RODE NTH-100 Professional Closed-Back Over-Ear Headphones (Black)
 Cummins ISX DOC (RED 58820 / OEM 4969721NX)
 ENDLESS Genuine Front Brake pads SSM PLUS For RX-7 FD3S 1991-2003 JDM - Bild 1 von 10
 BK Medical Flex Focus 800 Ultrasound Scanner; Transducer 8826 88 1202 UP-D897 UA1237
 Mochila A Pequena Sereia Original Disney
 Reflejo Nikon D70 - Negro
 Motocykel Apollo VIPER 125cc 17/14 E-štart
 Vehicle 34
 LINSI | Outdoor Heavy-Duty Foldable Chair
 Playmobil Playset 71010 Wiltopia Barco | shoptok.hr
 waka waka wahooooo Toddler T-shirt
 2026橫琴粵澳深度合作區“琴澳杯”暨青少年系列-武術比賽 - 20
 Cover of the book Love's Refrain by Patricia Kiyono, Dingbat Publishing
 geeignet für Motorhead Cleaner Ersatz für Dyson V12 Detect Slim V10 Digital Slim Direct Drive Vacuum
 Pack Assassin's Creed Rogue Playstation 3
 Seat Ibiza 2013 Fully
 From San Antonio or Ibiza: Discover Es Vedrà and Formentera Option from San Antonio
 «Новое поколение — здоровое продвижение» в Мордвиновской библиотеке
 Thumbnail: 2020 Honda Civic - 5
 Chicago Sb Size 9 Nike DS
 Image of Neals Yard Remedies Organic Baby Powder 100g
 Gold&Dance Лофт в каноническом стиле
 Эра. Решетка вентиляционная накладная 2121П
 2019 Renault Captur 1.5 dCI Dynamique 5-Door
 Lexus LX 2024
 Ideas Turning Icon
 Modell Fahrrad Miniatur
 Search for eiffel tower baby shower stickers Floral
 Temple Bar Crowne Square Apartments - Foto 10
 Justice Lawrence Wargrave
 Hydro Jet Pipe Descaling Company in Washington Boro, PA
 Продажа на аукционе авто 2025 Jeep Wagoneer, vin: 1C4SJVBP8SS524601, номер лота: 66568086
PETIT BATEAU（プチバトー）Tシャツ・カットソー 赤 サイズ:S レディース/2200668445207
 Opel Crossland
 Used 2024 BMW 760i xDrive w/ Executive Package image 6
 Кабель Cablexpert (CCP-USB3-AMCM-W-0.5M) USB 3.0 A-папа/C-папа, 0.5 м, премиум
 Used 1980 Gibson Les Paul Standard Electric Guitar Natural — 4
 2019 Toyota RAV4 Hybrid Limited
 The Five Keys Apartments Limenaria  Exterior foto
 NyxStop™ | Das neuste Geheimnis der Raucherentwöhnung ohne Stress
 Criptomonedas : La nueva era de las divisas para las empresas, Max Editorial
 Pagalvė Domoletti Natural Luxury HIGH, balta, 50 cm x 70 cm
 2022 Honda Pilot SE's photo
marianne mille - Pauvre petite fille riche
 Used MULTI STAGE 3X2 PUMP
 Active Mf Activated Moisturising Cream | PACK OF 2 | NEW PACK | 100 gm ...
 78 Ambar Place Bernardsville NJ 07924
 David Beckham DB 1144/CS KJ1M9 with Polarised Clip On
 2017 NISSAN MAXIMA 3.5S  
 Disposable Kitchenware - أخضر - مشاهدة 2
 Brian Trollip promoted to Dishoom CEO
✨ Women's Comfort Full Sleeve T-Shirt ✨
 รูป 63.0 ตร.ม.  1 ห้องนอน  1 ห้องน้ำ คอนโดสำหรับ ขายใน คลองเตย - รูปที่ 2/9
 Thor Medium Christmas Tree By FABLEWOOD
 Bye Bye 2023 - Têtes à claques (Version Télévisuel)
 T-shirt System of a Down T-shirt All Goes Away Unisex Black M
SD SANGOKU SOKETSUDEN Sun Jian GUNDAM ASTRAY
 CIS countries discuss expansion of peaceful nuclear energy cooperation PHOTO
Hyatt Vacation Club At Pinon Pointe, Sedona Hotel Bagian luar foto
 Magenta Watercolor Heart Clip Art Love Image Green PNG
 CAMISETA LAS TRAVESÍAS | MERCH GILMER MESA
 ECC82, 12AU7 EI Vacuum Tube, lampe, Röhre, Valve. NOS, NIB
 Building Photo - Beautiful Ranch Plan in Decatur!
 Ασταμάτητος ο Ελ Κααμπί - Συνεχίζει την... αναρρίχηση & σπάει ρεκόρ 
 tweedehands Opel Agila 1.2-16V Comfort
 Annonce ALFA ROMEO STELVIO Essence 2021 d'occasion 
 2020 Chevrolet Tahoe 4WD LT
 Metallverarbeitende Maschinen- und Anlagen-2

* Job:
Render the records as a numbered list, from the first line up to and including the line with "Gold&Dance Лофт в каноническом стиле", omitting any blank lines.

* Answer box:
1. RODE NTH-100 Professional Closed-Back Over-Ear Headphones (Black)
2.  Cummins ISX DOC (RED 58820 / OEM 4969721NX)
3.  ENDLESS Genuine Front Brake pads SSM PLUS For RX-7 FD3S 1991-2003 JDM - Bild 1 von 10
4.  BK Medical Flex Focus 800 Ultrasound Scanner; Transducer 8826 88 1202 UP-D897 UA1237
5.  Mochila A Pequena Sereia Original Disney
6.  Reflejo Nikon D70 - Negro
7.  Motocykel Apollo VIPER 125cc 17/14 E-štart
8.  Vehicle 34
9.  LINSI | Outdoor Heavy-Duty Foldable Chair
10.  Playmobil Playset 71010 Wiltopia Barco | shoptok.hr
11.  waka waka wahooooo Toddler T-shirt
12.  2026橫琴粵澳深度合作區“琴澳杯”暨青少年系列-武術比賽 - 20
13.  Cover of the book Love's Refrain by Patricia Kiyono, Dingbat Publishing
14.  geeignet für Motorhead Cleaner Ersatz für Dyson V12 Detect Slim V10 Digital Slim Direct Drive Vacuum
15.  Pack Assassin's Creed Rogue Playstation 3
16.  Seat Ibiza 2013 Fully
17.  From San Antonio or Ibiza: Discover Es Vedrà and Formentera Option from San Antonio
18.  «Новое поколение — здоровое продвижение» в Мордвиновской библиотеке
19.  Thumbnail: 2020 Honda Civic - 5
20.  Chicago Sb Size 9 Nike DS
21.  Image of Neals Yard Remedies Organic Baby Powder 100g
22.  Gold&Dance Лофт в каноническом стиле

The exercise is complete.